October 2nd, 2003, 05:09 AM
Firewall forensics revisited
Got a question that has had me tugging at my hair for the last few days. I've been noticing some unusual activity in my firewall logs the last few days, but no big deal because they are all getting knocked down.
Through various means, I can find out what services are running on what ports, what services are assigned, etc. However, what I can't seem to find anything that goes more in depth.
For example, tonight I had a ping at port 3065. I don't really care if it was normal, it was just that it was something I hadn't seen before. It was blocked, so again, no big deal. My firewall tells me that it was for splinterbase, view.atdmt.com, etc. So I go to try to find out what splinterbase is, but all I can find on Google is port listings, no explanation of what the hell it is.
Is there some resource somewhere that explains what some of these services are? I hate to keep asking here when it's something (I think) I should be able to find on my own.

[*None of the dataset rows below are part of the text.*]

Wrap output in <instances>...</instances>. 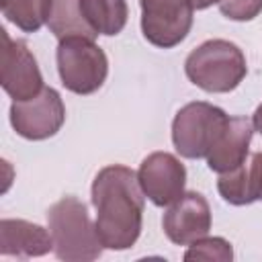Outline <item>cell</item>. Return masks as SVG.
Segmentation results:
<instances>
[{"label":"cell","instance_id":"18","mask_svg":"<svg viewBox=\"0 0 262 262\" xmlns=\"http://www.w3.org/2000/svg\"><path fill=\"white\" fill-rule=\"evenodd\" d=\"M219 10L229 20H252L262 12V0H219Z\"/></svg>","mask_w":262,"mask_h":262},{"label":"cell","instance_id":"16","mask_svg":"<svg viewBox=\"0 0 262 262\" xmlns=\"http://www.w3.org/2000/svg\"><path fill=\"white\" fill-rule=\"evenodd\" d=\"M2 14L25 33H35L47 25L53 0H0Z\"/></svg>","mask_w":262,"mask_h":262},{"label":"cell","instance_id":"9","mask_svg":"<svg viewBox=\"0 0 262 262\" xmlns=\"http://www.w3.org/2000/svg\"><path fill=\"white\" fill-rule=\"evenodd\" d=\"M137 180L143 194L156 207H168L184 192L186 168L174 154L154 151L143 158L137 170Z\"/></svg>","mask_w":262,"mask_h":262},{"label":"cell","instance_id":"8","mask_svg":"<svg viewBox=\"0 0 262 262\" xmlns=\"http://www.w3.org/2000/svg\"><path fill=\"white\" fill-rule=\"evenodd\" d=\"M2 59H0V82L12 100H29L37 96L43 86V76L35 55L20 39H10L2 29Z\"/></svg>","mask_w":262,"mask_h":262},{"label":"cell","instance_id":"12","mask_svg":"<svg viewBox=\"0 0 262 262\" xmlns=\"http://www.w3.org/2000/svg\"><path fill=\"white\" fill-rule=\"evenodd\" d=\"M53 250L51 233L25 219H2L0 221V254L16 258L45 256Z\"/></svg>","mask_w":262,"mask_h":262},{"label":"cell","instance_id":"17","mask_svg":"<svg viewBox=\"0 0 262 262\" xmlns=\"http://www.w3.org/2000/svg\"><path fill=\"white\" fill-rule=\"evenodd\" d=\"M184 260H219V262H231L233 250L231 244L223 237H201L190 244V248L184 254Z\"/></svg>","mask_w":262,"mask_h":262},{"label":"cell","instance_id":"13","mask_svg":"<svg viewBox=\"0 0 262 262\" xmlns=\"http://www.w3.org/2000/svg\"><path fill=\"white\" fill-rule=\"evenodd\" d=\"M217 190L225 203L235 207L262 201V151L252 154L250 162L219 174Z\"/></svg>","mask_w":262,"mask_h":262},{"label":"cell","instance_id":"10","mask_svg":"<svg viewBox=\"0 0 262 262\" xmlns=\"http://www.w3.org/2000/svg\"><path fill=\"white\" fill-rule=\"evenodd\" d=\"M162 227L166 237L176 246H188L201 237H205L211 229V207L207 199L188 190L182 192L162 217Z\"/></svg>","mask_w":262,"mask_h":262},{"label":"cell","instance_id":"15","mask_svg":"<svg viewBox=\"0 0 262 262\" xmlns=\"http://www.w3.org/2000/svg\"><path fill=\"white\" fill-rule=\"evenodd\" d=\"M47 27L59 41L68 37H88V39L98 37L92 31V27L86 23L80 10V0H53Z\"/></svg>","mask_w":262,"mask_h":262},{"label":"cell","instance_id":"3","mask_svg":"<svg viewBox=\"0 0 262 262\" xmlns=\"http://www.w3.org/2000/svg\"><path fill=\"white\" fill-rule=\"evenodd\" d=\"M186 78L205 92H231L246 78L242 49L225 39H209L192 49L184 61Z\"/></svg>","mask_w":262,"mask_h":262},{"label":"cell","instance_id":"5","mask_svg":"<svg viewBox=\"0 0 262 262\" xmlns=\"http://www.w3.org/2000/svg\"><path fill=\"white\" fill-rule=\"evenodd\" d=\"M227 121L229 115L215 104L203 100L188 102L172 121V143L182 158H207Z\"/></svg>","mask_w":262,"mask_h":262},{"label":"cell","instance_id":"20","mask_svg":"<svg viewBox=\"0 0 262 262\" xmlns=\"http://www.w3.org/2000/svg\"><path fill=\"white\" fill-rule=\"evenodd\" d=\"M219 4V0H192V6L196 8V10H205V8H209L211 4Z\"/></svg>","mask_w":262,"mask_h":262},{"label":"cell","instance_id":"4","mask_svg":"<svg viewBox=\"0 0 262 262\" xmlns=\"http://www.w3.org/2000/svg\"><path fill=\"white\" fill-rule=\"evenodd\" d=\"M55 57L61 84L74 94H92L106 80L108 59L106 53L94 43V39H61Z\"/></svg>","mask_w":262,"mask_h":262},{"label":"cell","instance_id":"14","mask_svg":"<svg viewBox=\"0 0 262 262\" xmlns=\"http://www.w3.org/2000/svg\"><path fill=\"white\" fill-rule=\"evenodd\" d=\"M80 10L96 35H119L127 25L125 0H80Z\"/></svg>","mask_w":262,"mask_h":262},{"label":"cell","instance_id":"2","mask_svg":"<svg viewBox=\"0 0 262 262\" xmlns=\"http://www.w3.org/2000/svg\"><path fill=\"white\" fill-rule=\"evenodd\" d=\"M47 225L53 237V252L66 262H90L102 254L96 225L86 205L76 196H63L47 211Z\"/></svg>","mask_w":262,"mask_h":262},{"label":"cell","instance_id":"7","mask_svg":"<svg viewBox=\"0 0 262 262\" xmlns=\"http://www.w3.org/2000/svg\"><path fill=\"white\" fill-rule=\"evenodd\" d=\"M66 121V106L59 92L45 86L37 96L29 100H12L10 125L12 129L31 141L53 137Z\"/></svg>","mask_w":262,"mask_h":262},{"label":"cell","instance_id":"6","mask_svg":"<svg viewBox=\"0 0 262 262\" xmlns=\"http://www.w3.org/2000/svg\"><path fill=\"white\" fill-rule=\"evenodd\" d=\"M141 33L162 49L176 47L192 27V0H139Z\"/></svg>","mask_w":262,"mask_h":262},{"label":"cell","instance_id":"19","mask_svg":"<svg viewBox=\"0 0 262 262\" xmlns=\"http://www.w3.org/2000/svg\"><path fill=\"white\" fill-rule=\"evenodd\" d=\"M252 123H254V129H256L258 133H262V104L256 108V113H254V117H252Z\"/></svg>","mask_w":262,"mask_h":262},{"label":"cell","instance_id":"1","mask_svg":"<svg viewBox=\"0 0 262 262\" xmlns=\"http://www.w3.org/2000/svg\"><path fill=\"white\" fill-rule=\"evenodd\" d=\"M143 190L137 172L113 164L98 170L92 182L90 199L96 209V233L104 248L127 250L141 233Z\"/></svg>","mask_w":262,"mask_h":262},{"label":"cell","instance_id":"11","mask_svg":"<svg viewBox=\"0 0 262 262\" xmlns=\"http://www.w3.org/2000/svg\"><path fill=\"white\" fill-rule=\"evenodd\" d=\"M254 135V123L246 117H229L227 125L219 133L217 141L213 143L211 151L207 154L209 170L217 174H225L239 164L246 162L250 141Z\"/></svg>","mask_w":262,"mask_h":262}]
</instances>
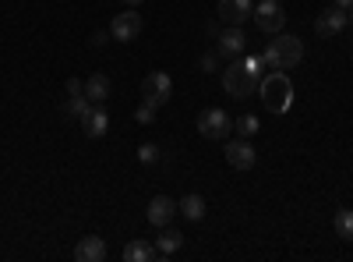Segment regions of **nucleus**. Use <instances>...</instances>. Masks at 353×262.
Listing matches in <instances>:
<instances>
[{
  "label": "nucleus",
  "instance_id": "f257e3e1",
  "mask_svg": "<svg viewBox=\"0 0 353 262\" xmlns=\"http://www.w3.org/2000/svg\"><path fill=\"white\" fill-rule=\"evenodd\" d=\"M258 82H261V57H248V61H233L230 68H223V89L233 100L254 96Z\"/></svg>",
  "mask_w": 353,
  "mask_h": 262
},
{
  "label": "nucleus",
  "instance_id": "f03ea898",
  "mask_svg": "<svg viewBox=\"0 0 353 262\" xmlns=\"http://www.w3.org/2000/svg\"><path fill=\"white\" fill-rule=\"evenodd\" d=\"M301 61H304V43L297 36H286V32H276V39L265 46V53H261V64L272 68V71L297 68Z\"/></svg>",
  "mask_w": 353,
  "mask_h": 262
},
{
  "label": "nucleus",
  "instance_id": "7ed1b4c3",
  "mask_svg": "<svg viewBox=\"0 0 353 262\" xmlns=\"http://www.w3.org/2000/svg\"><path fill=\"white\" fill-rule=\"evenodd\" d=\"M261 103L272 113H286L293 106V85H290L286 71H272V75L261 78Z\"/></svg>",
  "mask_w": 353,
  "mask_h": 262
},
{
  "label": "nucleus",
  "instance_id": "20e7f679",
  "mask_svg": "<svg viewBox=\"0 0 353 262\" xmlns=\"http://www.w3.org/2000/svg\"><path fill=\"white\" fill-rule=\"evenodd\" d=\"M170 96H173V78L166 71H149L141 78V100L145 103L163 106V103H170Z\"/></svg>",
  "mask_w": 353,
  "mask_h": 262
},
{
  "label": "nucleus",
  "instance_id": "39448f33",
  "mask_svg": "<svg viewBox=\"0 0 353 262\" xmlns=\"http://www.w3.org/2000/svg\"><path fill=\"white\" fill-rule=\"evenodd\" d=\"M254 21H258V28L261 32H283L286 28V11H283V4L279 0H258L254 4Z\"/></svg>",
  "mask_w": 353,
  "mask_h": 262
},
{
  "label": "nucleus",
  "instance_id": "423d86ee",
  "mask_svg": "<svg viewBox=\"0 0 353 262\" xmlns=\"http://www.w3.org/2000/svg\"><path fill=\"white\" fill-rule=\"evenodd\" d=\"M198 131L205 135V138H230V131H233V121H230V113L223 110V106H212V110H205L201 118H198Z\"/></svg>",
  "mask_w": 353,
  "mask_h": 262
},
{
  "label": "nucleus",
  "instance_id": "0eeeda50",
  "mask_svg": "<svg viewBox=\"0 0 353 262\" xmlns=\"http://www.w3.org/2000/svg\"><path fill=\"white\" fill-rule=\"evenodd\" d=\"M350 25V11H343V8H329V11H321L318 18H314V32L321 36V39H336L343 28Z\"/></svg>",
  "mask_w": 353,
  "mask_h": 262
},
{
  "label": "nucleus",
  "instance_id": "6e6552de",
  "mask_svg": "<svg viewBox=\"0 0 353 262\" xmlns=\"http://www.w3.org/2000/svg\"><path fill=\"white\" fill-rule=\"evenodd\" d=\"M141 28H145V18L138 11H121V15L110 21V36L121 39V43H131V39L141 36Z\"/></svg>",
  "mask_w": 353,
  "mask_h": 262
},
{
  "label": "nucleus",
  "instance_id": "1a4fd4ad",
  "mask_svg": "<svg viewBox=\"0 0 353 262\" xmlns=\"http://www.w3.org/2000/svg\"><path fill=\"white\" fill-rule=\"evenodd\" d=\"M226 163L233 167V170H251L254 163H258V153H254V145H251V138H233L230 145H226Z\"/></svg>",
  "mask_w": 353,
  "mask_h": 262
},
{
  "label": "nucleus",
  "instance_id": "9d476101",
  "mask_svg": "<svg viewBox=\"0 0 353 262\" xmlns=\"http://www.w3.org/2000/svg\"><path fill=\"white\" fill-rule=\"evenodd\" d=\"M216 15L223 25H244L248 18H254V0H219Z\"/></svg>",
  "mask_w": 353,
  "mask_h": 262
},
{
  "label": "nucleus",
  "instance_id": "9b49d317",
  "mask_svg": "<svg viewBox=\"0 0 353 262\" xmlns=\"http://www.w3.org/2000/svg\"><path fill=\"white\" fill-rule=\"evenodd\" d=\"M81 131H85L88 138H103V135L110 131V113H106L103 106H88L85 118H81Z\"/></svg>",
  "mask_w": 353,
  "mask_h": 262
},
{
  "label": "nucleus",
  "instance_id": "f8f14e48",
  "mask_svg": "<svg viewBox=\"0 0 353 262\" xmlns=\"http://www.w3.org/2000/svg\"><path fill=\"white\" fill-rule=\"evenodd\" d=\"M176 213H181V209H176V202H173L170 195H156V198L149 202V223H152V227H166Z\"/></svg>",
  "mask_w": 353,
  "mask_h": 262
},
{
  "label": "nucleus",
  "instance_id": "ddd939ff",
  "mask_svg": "<svg viewBox=\"0 0 353 262\" xmlns=\"http://www.w3.org/2000/svg\"><path fill=\"white\" fill-rule=\"evenodd\" d=\"M244 46H248V36L241 32V25H230L226 32L219 36V57H237V53H244Z\"/></svg>",
  "mask_w": 353,
  "mask_h": 262
},
{
  "label": "nucleus",
  "instance_id": "4468645a",
  "mask_svg": "<svg viewBox=\"0 0 353 262\" xmlns=\"http://www.w3.org/2000/svg\"><path fill=\"white\" fill-rule=\"evenodd\" d=\"M74 259H78V262H103V259H106V241L96 238V234L81 238L78 248H74Z\"/></svg>",
  "mask_w": 353,
  "mask_h": 262
},
{
  "label": "nucleus",
  "instance_id": "2eb2a0df",
  "mask_svg": "<svg viewBox=\"0 0 353 262\" xmlns=\"http://www.w3.org/2000/svg\"><path fill=\"white\" fill-rule=\"evenodd\" d=\"M184 245V234H181V230H173L170 223L166 227H159V238H156V248H159V255L166 259V255H173L176 248H181Z\"/></svg>",
  "mask_w": 353,
  "mask_h": 262
},
{
  "label": "nucleus",
  "instance_id": "dca6fc26",
  "mask_svg": "<svg viewBox=\"0 0 353 262\" xmlns=\"http://www.w3.org/2000/svg\"><path fill=\"white\" fill-rule=\"evenodd\" d=\"M110 93H113V85H110V78L106 75H92L85 82V96L92 100V103H106L110 100Z\"/></svg>",
  "mask_w": 353,
  "mask_h": 262
},
{
  "label": "nucleus",
  "instance_id": "f3484780",
  "mask_svg": "<svg viewBox=\"0 0 353 262\" xmlns=\"http://www.w3.org/2000/svg\"><path fill=\"white\" fill-rule=\"evenodd\" d=\"M152 259H159V248L149 241H131L124 248V262H152Z\"/></svg>",
  "mask_w": 353,
  "mask_h": 262
},
{
  "label": "nucleus",
  "instance_id": "a211bd4d",
  "mask_svg": "<svg viewBox=\"0 0 353 262\" xmlns=\"http://www.w3.org/2000/svg\"><path fill=\"white\" fill-rule=\"evenodd\" d=\"M176 209H181L188 220L198 223V220H205V198L201 195H184L181 202H176Z\"/></svg>",
  "mask_w": 353,
  "mask_h": 262
},
{
  "label": "nucleus",
  "instance_id": "6ab92c4d",
  "mask_svg": "<svg viewBox=\"0 0 353 262\" xmlns=\"http://www.w3.org/2000/svg\"><path fill=\"white\" fill-rule=\"evenodd\" d=\"M332 227H336V238L353 241V209H339L336 220H332Z\"/></svg>",
  "mask_w": 353,
  "mask_h": 262
},
{
  "label": "nucleus",
  "instance_id": "aec40b11",
  "mask_svg": "<svg viewBox=\"0 0 353 262\" xmlns=\"http://www.w3.org/2000/svg\"><path fill=\"white\" fill-rule=\"evenodd\" d=\"M88 106H92V100H88L85 93H81V96H68V100H64V118H78V121H81Z\"/></svg>",
  "mask_w": 353,
  "mask_h": 262
},
{
  "label": "nucleus",
  "instance_id": "412c9836",
  "mask_svg": "<svg viewBox=\"0 0 353 262\" xmlns=\"http://www.w3.org/2000/svg\"><path fill=\"white\" fill-rule=\"evenodd\" d=\"M258 118H254V113H244V118H237V121H233V131H237L241 138H254L258 135Z\"/></svg>",
  "mask_w": 353,
  "mask_h": 262
},
{
  "label": "nucleus",
  "instance_id": "4be33fe9",
  "mask_svg": "<svg viewBox=\"0 0 353 262\" xmlns=\"http://www.w3.org/2000/svg\"><path fill=\"white\" fill-rule=\"evenodd\" d=\"M156 110H159V106H152V103H141V106L134 110V121H138V124H152V121H156Z\"/></svg>",
  "mask_w": 353,
  "mask_h": 262
},
{
  "label": "nucleus",
  "instance_id": "5701e85b",
  "mask_svg": "<svg viewBox=\"0 0 353 262\" xmlns=\"http://www.w3.org/2000/svg\"><path fill=\"white\" fill-rule=\"evenodd\" d=\"M138 160H141V163H156V160H159V149H156L152 142H145L141 149H138Z\"/></svg>",
  "mask_w": 353,
  "mask_h": 262
},
{
  "label": "nucleus",
  "instance_id": "b1692460",
  "mask_svg": "<svg viewBox=\"0 0 353 262\" xmlns=\"http://www.w3.org/2000/svg\"><path fill=\"white\" fill-rule=\"evenodd\" d=\"M201 71H205V75L219 71V53H205V57H201Z\"/></svg>",
  "mask_w": 353,
  "mask_h": 262
},
{
  "label": "nucleus",
  "instance_id": "393cba45",
  "mask_svg": "<svg viewBox=\"0 0 353 262\" xmlns=\"http://www.w3.org/2000/svg\"><path fill=\"white\" fill-rule=\"evenodd\" d=\"M81 93H85V82L81 78H71L68 82V96H81Z\"/></svg>",
  "mask_w": 353,
  "mask_h": 262
},
{
  "label": "nucleus",
  "instance_id": "a878e982",
  "mask_svg": "<svg viewBox=\"0 0 353 262\" xmlns=\"http://www.w3.org/2000/svg\"><path fill=\"white\" fill-rule=\"evenodd\" d=\"M106 39H113V36H110V32H96V36H92V43H96V46H103Z\"/></svg>",
  "mask_w": 353,
  "mask_h": 262
},
{
  "label": "nucleus",
  "instance_id": "bb28decb",
  "mask_svg": "<svg viewBox=\"0 0 353 262\" xmlns=\"http://www.w3.org/2000/svg\"><path fill=\"white\" fill-rule=\"evenodd\" d=\"M332 4H336V8H343V11H350V8H353V0H332Z\"/></svg>",
  "mask_w": 353,
  "mask_h": 262
},
{
  "label": "nucleus",
  "instance_id": "cd10ccee",
  "mask_svg": "<svg viewBox=\"0 0 353 262\" xmlns=\"http://www.w3.org/2000/svg\"><path fill=\"white\" fill-rule=\"evenodd\" d=\"M124 4H128V8H138V4H141V0H124Z\"/></svg>",
  "mask_w": 353,
  "mask_h": 262
},
{
  "label": "nucleus",
  "instance_id": "c85d7f7f",
  "mask_svg": "<svg viewBox=\"0 0 353 262\" xmlns=\"http://www.w3.org/2000/svg\"><path fill=\"white\" fill-rule=\"evenodd\" d=\"M350 25H353V8H350Z\"/></svg>",
  "mask_w": 353,
  "mask_h": 262
}]
</instances>
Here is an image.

October 2nd, 2003, 01:46 PM
Try following this link
It is an article on the Borland site relating to an Interbase security hole
Might provide some insight to your system prodder's objective.
October 2nd, 2003, 02:58 PM
Harumph... thats probably why I could find anythng...I Googled Interbase and found tons. (Thanks Vectra)
So to follow up my original question, does anybody have any particular resources they use when checking out things like the above mentioned? (besides Google)....does one search engine work better than another for technical information? I haven't found that to be the case, but maybe I am missing something.